◆ Texte à lire ◆
Quand Staline attaqua la Finlande, la presse de Hitler, la seule au monde, proclama sa solidarité totale avec le Kremlin.

Ce « pacte », voulu par la bureaucratie stalinienne, loin de protéger la Russie d’une attaque venue de l’Allemagne, l’a affaibli face à celle-ci. Elle a fait un pas de plus pour détruire toute boussole lutte de classe dans le mouvement ouvrier face à la marche à la guerre, le parti stalinien devenant un fervent partisan d’une alliance avec le principal pouvoir fasciste, alors que « deux minutes » avant il prônait de supprimer la lutte des classes pour mieux s’entendre avec les « bourgeoisies démocratique » au nom de la « lutte contre le fascisme » !

Le prétexte d’écarter la guerre mondiale est grossier. Le Pacte germano-soviétique est signé le 23 août, la presse communiste interdite le 26. La Pologne est attaquée le 1er septembre et la guerre déclarée le 3 septembre de la même année. Le pacte a ouvert la voie à la guerre mondiale en libérant l’Allemagne sur un des fronts, celui de l’Est. Et cela n’a même pas protégé la Russie d’une attaque ultérieure.

La raison principale de ce pacte Hitler-Staline n’a rien à voir avec des raisons militaires ou stratégiques mais a des causes profondément politiques et sociales. C’est l’entente entre les deux ennemis mortels de la révolution sociale qui prônent tous deux l’écrasement de toute forme d’organisation du prolétariat, le fascisme de l’Etat bourgeois et le fascisme de l’Etat issu de la révolution ouvrière mais se retournant contre elle à la faveur de la dissolution du mouvement vivant des soviets russes.

Les staliniens affirment que cette alliance avait un but défensif face aux divers impérialismes et que c’est une tactique qu’aurait acceptée Lénine qui aurait affirmé, selon eux, qu’on pouvait signer une alliance avec un impérialisme contre les autres, si c’était pour défendre le pouvoir d’Etat des travailleurs. C’est une présentation fallacieuse. Le seul « accord » que l’Etat ouvrier ait signé du vivant de Lénine est la paix de Brest-Litovsk qui a été imposée par l’armée allemande et pas pour faire alliance avec l’impérialisme allemand contre les autres.

Leurs justifications se contredisent d’ailleurs puisqu’ils affirment que ce pacte provenait du fait que les impérialistes occidentaux soutenaient Hitler et s’apprêtaient à le laisser attaquer l’URSS, le pacte aurait permis à la Russie de se préparer militairement à la guerre et, ultérieurement, d’imposer un pacte entre Russie et Angleterre-USA.

◆ Consigne ◆
Répondez en vous appuyant sur le texte sur le pacte germano-soviétique.
(a) Quand Staline attaqua la Finlande, quelle presse fut la seule au monde à proclamer sa solidarité totale avec le Kremlin ?
(b) À quelle date le pacte germano-soviétique est-il signé ?
(c) Quel est le seul accord que l'État ouvrier ait signé du vivant de Lénine ?

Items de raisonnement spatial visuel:
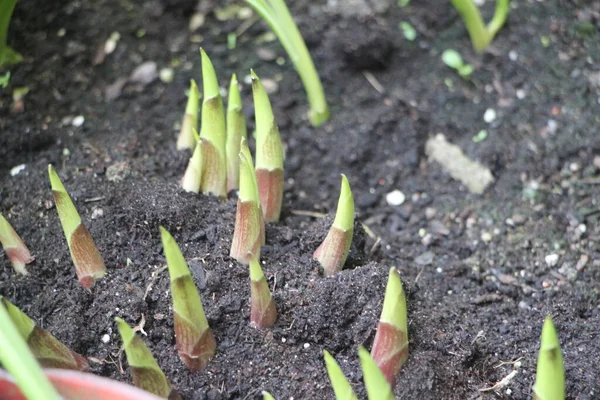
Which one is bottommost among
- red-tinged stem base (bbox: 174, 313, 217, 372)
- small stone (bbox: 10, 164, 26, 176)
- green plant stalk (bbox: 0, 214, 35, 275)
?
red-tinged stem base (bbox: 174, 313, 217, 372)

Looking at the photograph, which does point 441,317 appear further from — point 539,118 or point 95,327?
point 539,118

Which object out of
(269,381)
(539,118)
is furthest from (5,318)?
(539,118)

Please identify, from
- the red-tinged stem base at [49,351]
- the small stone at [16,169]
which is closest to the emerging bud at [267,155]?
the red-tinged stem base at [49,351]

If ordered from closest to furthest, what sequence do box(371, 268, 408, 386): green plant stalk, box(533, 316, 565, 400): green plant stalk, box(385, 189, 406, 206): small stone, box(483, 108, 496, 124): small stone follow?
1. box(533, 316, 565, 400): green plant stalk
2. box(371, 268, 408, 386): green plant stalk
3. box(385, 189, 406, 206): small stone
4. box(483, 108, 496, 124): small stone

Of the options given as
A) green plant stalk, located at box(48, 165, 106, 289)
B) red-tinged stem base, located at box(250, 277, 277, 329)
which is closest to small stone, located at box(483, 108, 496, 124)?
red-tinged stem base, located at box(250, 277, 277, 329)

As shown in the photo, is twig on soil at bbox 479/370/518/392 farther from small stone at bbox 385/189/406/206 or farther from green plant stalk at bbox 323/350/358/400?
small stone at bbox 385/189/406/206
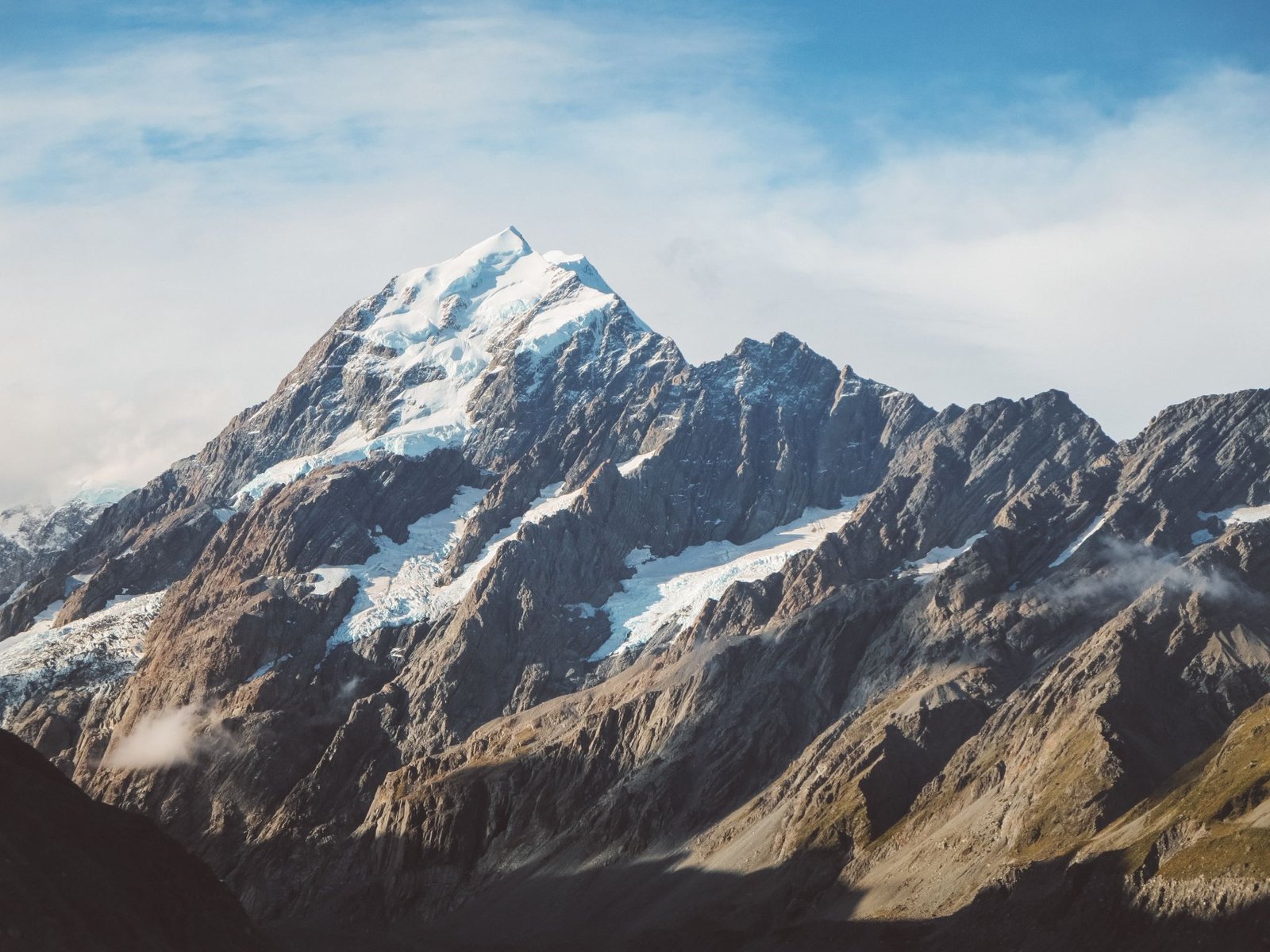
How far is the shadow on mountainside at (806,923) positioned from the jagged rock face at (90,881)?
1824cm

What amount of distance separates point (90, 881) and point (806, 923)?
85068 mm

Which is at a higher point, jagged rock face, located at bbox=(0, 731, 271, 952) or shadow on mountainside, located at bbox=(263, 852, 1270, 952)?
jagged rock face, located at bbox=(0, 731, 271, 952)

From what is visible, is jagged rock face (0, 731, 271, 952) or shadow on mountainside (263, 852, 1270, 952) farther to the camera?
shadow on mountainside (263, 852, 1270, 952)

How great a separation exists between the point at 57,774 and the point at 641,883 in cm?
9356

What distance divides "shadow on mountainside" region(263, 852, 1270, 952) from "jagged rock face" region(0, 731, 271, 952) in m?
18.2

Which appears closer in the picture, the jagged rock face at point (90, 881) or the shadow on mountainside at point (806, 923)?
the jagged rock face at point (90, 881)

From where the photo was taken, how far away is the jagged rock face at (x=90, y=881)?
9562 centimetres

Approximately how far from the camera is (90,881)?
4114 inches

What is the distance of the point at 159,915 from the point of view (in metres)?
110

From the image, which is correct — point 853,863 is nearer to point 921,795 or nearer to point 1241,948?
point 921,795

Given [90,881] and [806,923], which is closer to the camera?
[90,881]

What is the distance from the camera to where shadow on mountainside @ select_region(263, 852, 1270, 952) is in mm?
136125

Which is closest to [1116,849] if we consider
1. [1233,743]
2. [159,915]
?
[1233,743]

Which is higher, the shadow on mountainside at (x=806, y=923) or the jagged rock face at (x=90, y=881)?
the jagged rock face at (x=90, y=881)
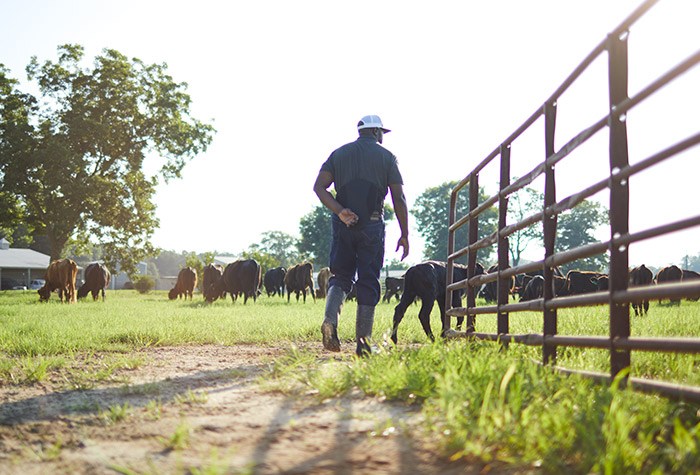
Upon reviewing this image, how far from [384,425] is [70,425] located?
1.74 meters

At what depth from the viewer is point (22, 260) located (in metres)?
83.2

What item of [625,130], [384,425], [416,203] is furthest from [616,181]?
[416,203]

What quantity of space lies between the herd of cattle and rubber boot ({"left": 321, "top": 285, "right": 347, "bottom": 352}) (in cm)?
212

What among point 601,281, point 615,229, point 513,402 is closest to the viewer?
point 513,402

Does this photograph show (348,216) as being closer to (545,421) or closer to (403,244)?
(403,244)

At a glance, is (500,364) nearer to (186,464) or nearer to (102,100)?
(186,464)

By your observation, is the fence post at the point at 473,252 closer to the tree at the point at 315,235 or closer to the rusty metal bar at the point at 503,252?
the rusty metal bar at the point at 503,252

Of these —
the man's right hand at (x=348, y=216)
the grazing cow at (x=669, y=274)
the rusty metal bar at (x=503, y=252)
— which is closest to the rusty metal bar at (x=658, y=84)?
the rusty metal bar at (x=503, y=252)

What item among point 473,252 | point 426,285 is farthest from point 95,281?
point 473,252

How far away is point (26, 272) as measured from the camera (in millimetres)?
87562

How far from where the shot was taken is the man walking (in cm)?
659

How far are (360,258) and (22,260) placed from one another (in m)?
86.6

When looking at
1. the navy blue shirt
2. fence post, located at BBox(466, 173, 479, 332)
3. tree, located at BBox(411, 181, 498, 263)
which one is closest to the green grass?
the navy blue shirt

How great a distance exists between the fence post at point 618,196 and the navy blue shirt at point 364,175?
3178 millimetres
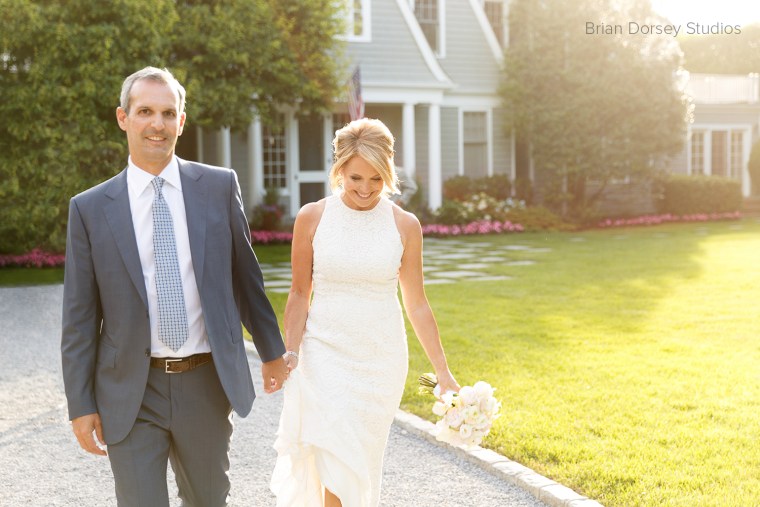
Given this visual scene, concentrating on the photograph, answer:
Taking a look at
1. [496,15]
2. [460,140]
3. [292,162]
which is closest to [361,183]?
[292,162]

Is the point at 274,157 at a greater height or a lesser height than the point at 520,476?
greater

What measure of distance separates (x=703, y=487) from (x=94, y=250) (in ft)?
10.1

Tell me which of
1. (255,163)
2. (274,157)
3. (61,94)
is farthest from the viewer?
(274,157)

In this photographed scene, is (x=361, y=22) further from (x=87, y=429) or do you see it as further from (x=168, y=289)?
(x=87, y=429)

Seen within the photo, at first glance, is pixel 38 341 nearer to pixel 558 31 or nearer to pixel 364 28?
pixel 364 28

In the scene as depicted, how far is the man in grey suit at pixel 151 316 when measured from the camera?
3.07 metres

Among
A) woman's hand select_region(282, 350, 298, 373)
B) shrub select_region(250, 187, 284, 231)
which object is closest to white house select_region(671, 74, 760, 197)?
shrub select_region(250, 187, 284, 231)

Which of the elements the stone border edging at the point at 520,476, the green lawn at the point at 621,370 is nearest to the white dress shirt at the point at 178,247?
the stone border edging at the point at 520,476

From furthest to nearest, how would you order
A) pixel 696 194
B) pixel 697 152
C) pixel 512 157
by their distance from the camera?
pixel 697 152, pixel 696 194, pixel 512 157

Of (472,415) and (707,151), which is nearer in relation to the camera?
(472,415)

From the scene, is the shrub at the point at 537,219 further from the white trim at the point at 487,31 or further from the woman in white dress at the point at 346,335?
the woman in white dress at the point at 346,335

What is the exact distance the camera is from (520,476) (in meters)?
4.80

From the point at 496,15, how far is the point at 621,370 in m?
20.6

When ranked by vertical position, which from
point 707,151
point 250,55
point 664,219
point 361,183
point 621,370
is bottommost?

◆ Réponse rédigée ◆
(a) La presse de Hitler.
(b) Le 23 août.
(c) La paix de Brest-Litovsk, imposée par l'armée allemande.